NSA snooping fails to prevent terrorist attacks, watchdog group says

NSA snooping fails to prevent terrorist attacks, watchdog group says

Out of 225 terrorism cases on the territory of the United States since the attacks of Sept. 11, 2001, the NSA’s PRISM program did little to protect the nation from terrorism, according to a new study.

The bulk collection of metadata phone records by the National Security Agency “has had no discernible impact on preventing acts of terrorism,” according to a study by the New America Foundation, a Washington-based nonprofit group.

Analysis revealed that much of the evidence it did find “could readily have been obtained in a timely manner using conventional [court] orders.”

The study, to be released on Monday, echoes that of a White House-appointed study concluded last month that the NSA program “was not essential to preventing attacks.”

President Obama on Friday will deliver his recommendations on the program, which has turned into a political lightning rod.

John McCain, the Republican senator, has called for a congressional inquiry into America’s “broken” National Security Agency.

“There has been overreach, it seems to me,” he said. “Sometimes these agencies have done things just because they can.

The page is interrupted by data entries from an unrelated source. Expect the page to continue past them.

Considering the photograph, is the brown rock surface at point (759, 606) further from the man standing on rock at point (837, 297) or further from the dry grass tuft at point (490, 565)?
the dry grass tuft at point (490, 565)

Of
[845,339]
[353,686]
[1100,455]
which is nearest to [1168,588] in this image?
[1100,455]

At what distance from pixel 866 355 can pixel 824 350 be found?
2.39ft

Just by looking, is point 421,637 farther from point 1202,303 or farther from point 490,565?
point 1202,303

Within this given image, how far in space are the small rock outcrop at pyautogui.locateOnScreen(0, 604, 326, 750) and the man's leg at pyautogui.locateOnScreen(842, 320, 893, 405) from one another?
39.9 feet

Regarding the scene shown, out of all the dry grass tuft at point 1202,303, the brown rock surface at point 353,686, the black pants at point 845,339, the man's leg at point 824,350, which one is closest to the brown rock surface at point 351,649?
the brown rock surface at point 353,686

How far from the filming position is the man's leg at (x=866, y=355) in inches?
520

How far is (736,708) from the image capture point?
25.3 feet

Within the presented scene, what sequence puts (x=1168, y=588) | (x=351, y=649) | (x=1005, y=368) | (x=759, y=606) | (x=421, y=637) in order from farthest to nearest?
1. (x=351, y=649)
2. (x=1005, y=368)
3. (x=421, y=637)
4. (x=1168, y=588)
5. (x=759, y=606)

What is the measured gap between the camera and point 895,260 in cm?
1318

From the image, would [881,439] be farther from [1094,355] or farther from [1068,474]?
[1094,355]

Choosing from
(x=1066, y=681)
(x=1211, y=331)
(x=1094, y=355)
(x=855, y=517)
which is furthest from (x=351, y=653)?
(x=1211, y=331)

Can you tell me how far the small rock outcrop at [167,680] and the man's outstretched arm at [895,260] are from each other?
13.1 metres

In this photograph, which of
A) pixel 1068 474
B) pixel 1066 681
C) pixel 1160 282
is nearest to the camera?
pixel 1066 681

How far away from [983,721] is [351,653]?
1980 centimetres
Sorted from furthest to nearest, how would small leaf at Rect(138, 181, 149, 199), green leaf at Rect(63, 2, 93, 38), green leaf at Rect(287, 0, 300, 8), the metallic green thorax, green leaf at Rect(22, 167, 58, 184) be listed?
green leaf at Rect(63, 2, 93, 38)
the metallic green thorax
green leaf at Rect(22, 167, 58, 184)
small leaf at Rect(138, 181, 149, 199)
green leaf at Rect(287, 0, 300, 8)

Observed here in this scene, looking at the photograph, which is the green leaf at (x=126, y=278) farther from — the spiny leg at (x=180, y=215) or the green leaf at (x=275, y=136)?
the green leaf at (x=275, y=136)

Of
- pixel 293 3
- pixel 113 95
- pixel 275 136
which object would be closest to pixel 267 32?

I think we need a select committee in Congress to go over this whole scenario, because it does overlap many committees.”

The NSA counterterrorism program, which amasses the call details – number called, time and length of the communications - of nearly every American, has come under harsh public and political scrutiny since former NSA contractor, Edward Snowden, blew the whistle on the program last summer.

The backlash from the NSA revelations has been international in scale, with even close political allies of the United States enraged that their private communications were being scooped up in the vast intelligence net.

Intelligence officials, meanwhile, have argued on behalf of the program, saying it helps to unearth terrorist plots, giving what the Director of National Intelligence, James R. Clapper, called the “peace of mind metric.”

Michael Morell, a former acting CIA director and a member of the panel, said the program “needs to be successful only once to be invaluable.” Incidentally, that was the exact number of cases the NSA program successfully intercepted.

Analysts at the New America Foundation said the massive collection of American citizens’ telephone metadata resulted in a single lead when it was discovered that Basaaly Moalin, a San Diego cabdriver who in 2007 and 2008 provided $8,500 to al-Shabaab, Al-Qaeda’s affiliate in Somalia.

The incident involved no risk of attack against the United States.

Moreover, according to the report, the FBI waited two full months to begin an investigation against Moalin, after being contacted by the NSA.

“The overall problem for US counterterrorism officials is not that they need vaster amounts of information from the bulk surveillance programs, but that they don’t sufficiently understand or widely share the information they already possess that was derived from conventional law enforcement and intelligence techniques,” the report said.

More than half of the cases were initiated as a result of traditional investigative methods, such as a family member providing a tip to the authorities. Other tools included the use of informants, community member or a suspicious-activity report.